Playing Kyle, Cooper is totally lost inside a lump of muscle gained for the role, and hidden behind his clipped Texan inflections. Magnetic yet impermeable, Cooper delivers a career highpoint in this his passion project, and conveys his struggles when making his horrific choices with minute facial twitches. Opposite him, Sienna Miller delivers strong support, playing Taya as a volatile character, befitting her self-description as a woman who is always attracted to the ‘wrong guys’.
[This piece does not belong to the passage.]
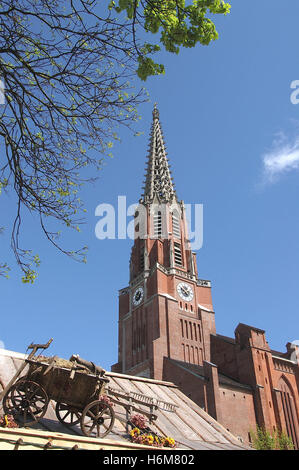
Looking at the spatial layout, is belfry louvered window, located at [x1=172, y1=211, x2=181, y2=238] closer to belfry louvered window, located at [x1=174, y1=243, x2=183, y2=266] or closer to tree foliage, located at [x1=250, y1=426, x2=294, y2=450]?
belfry louvered window, located at [x1=174, y1=243, x2=183, y2=266]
As his four tours progress, Kyle makes a name for himself as a legend of sorts, notching up the most confirmed kills of any American soldier in history. Though his targets are largely one-dimensional, screenwriter Jason Hall has intelligently focused on Kyle’s battle with enemy sniper Mustafa as a framing device. As his friends fall about him, this game of cat and mouse provides the glue for what could have otherwise been an aimless series of warfare excerpts. That said, it feels as though his recovery from his PTSD is largely glossed over, and could have provided some fascinating viewing.

Director Eastwood has a steady grasp on the material, allowing the tours of Iraq and his life at home to begin to blend as Kyle loses his grasp on their separation. Equal parts tragedy and a celebration of a hero, the patriotic undertones suit his directorial style, and it has revived his (recently flat) run as a filmmaker. Director of photography Tom Stern has given the Iraqi scenes a nice, sun-saturated look, and the production design of the Iraqi sets is impeccable, genuinely claustrophobic through Kyle’s eyes yet sprawling and lived in.

Nominated for a tidy handful of Oscars recently, ‘American Sniper’ is a strong blend of entertainment, prestige and message. A must for fans of the modern war genre, this may give new life to both Eastwood’s career and the genre of Iraq-centric war films which audiences have previously cooled on.